→ What is needed: The output should be every line below that includes the word "States".

→ Provided material:
=-=-=

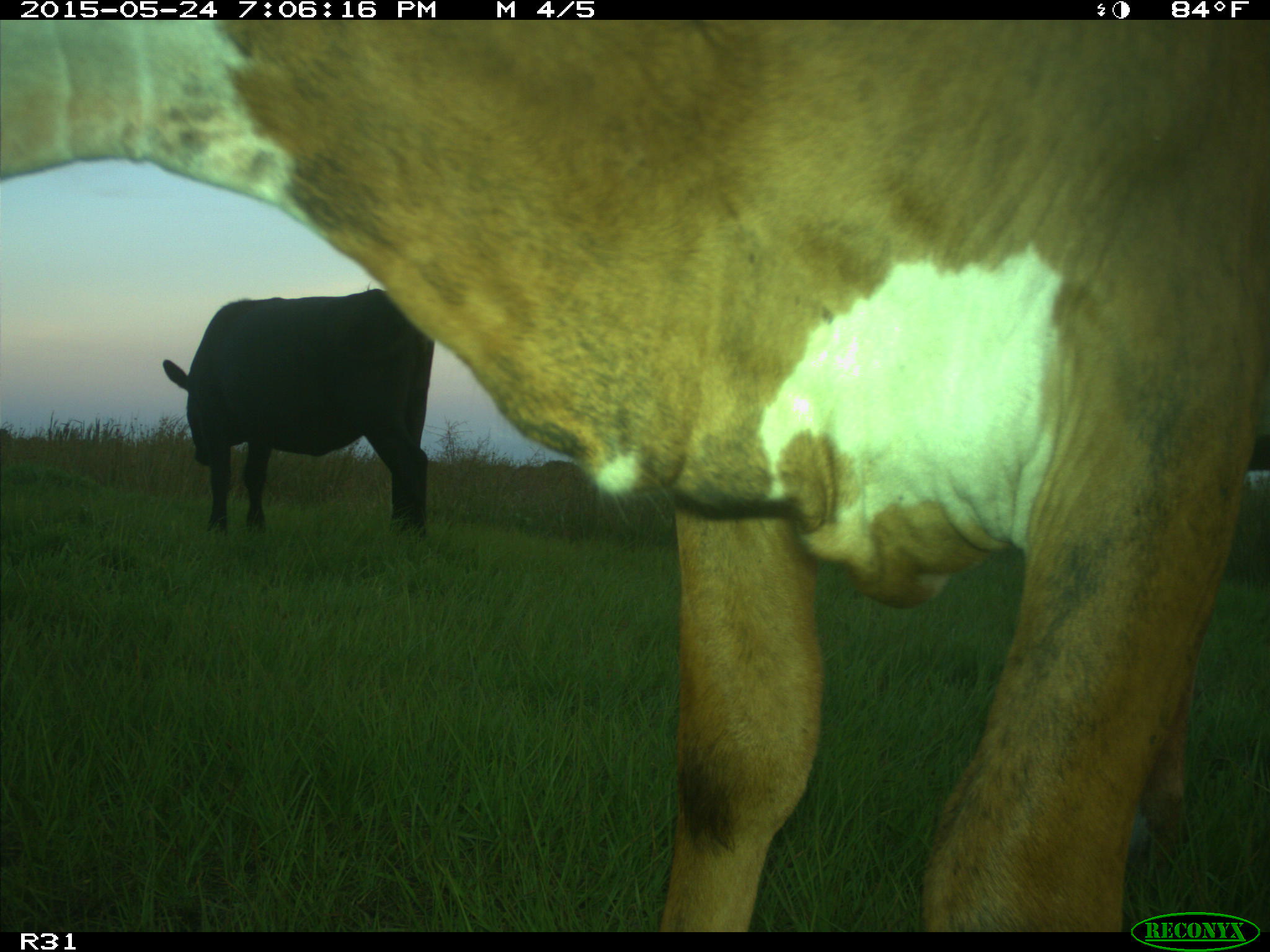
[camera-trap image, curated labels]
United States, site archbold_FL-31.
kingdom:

=-=-=

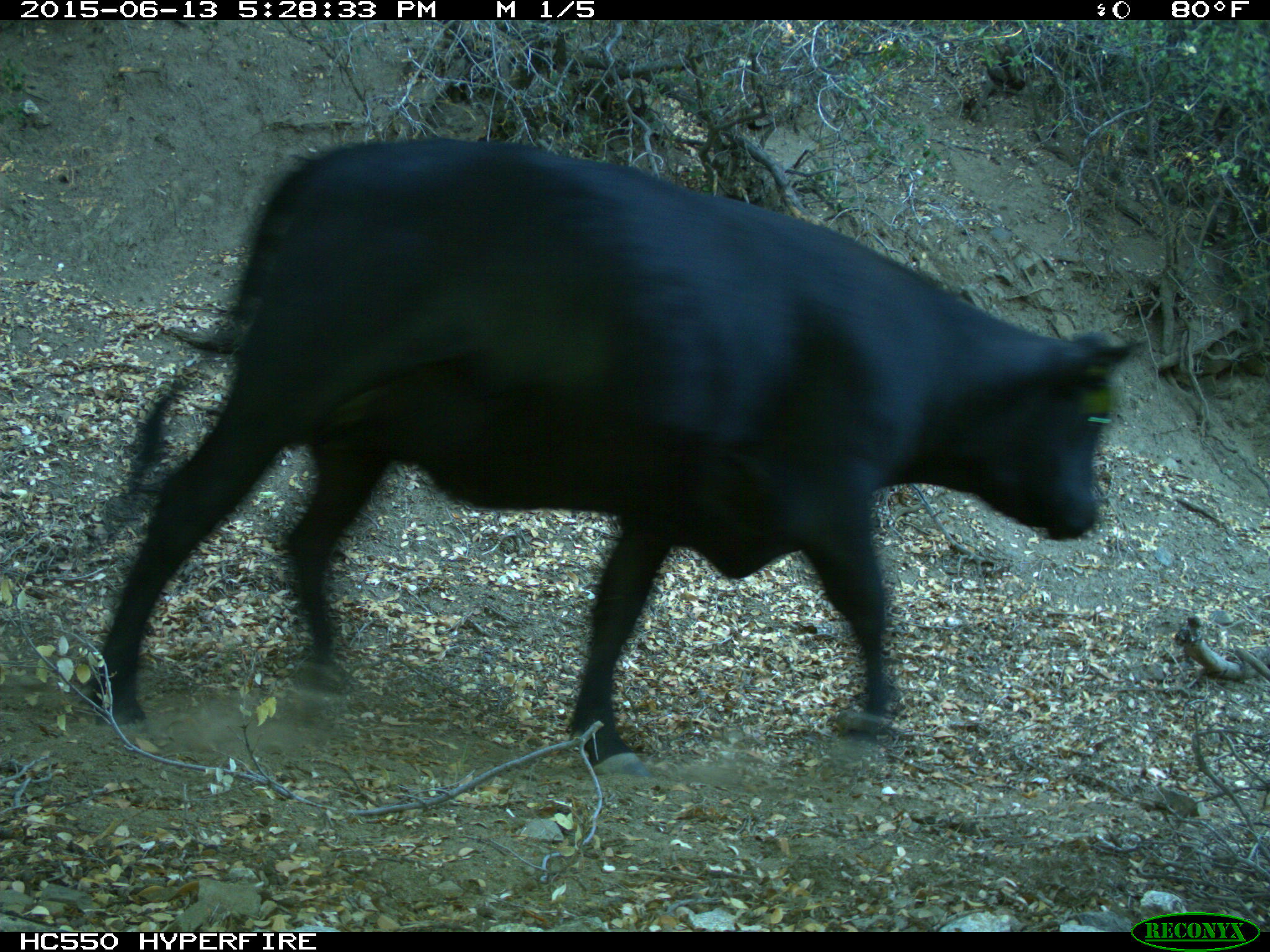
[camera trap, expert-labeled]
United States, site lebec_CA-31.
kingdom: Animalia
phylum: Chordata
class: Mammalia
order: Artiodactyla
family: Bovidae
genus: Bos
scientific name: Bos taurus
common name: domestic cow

=-=-=

→ Finished task:
United States, site archbold_FL-31.
United States, site lebec_CA-31.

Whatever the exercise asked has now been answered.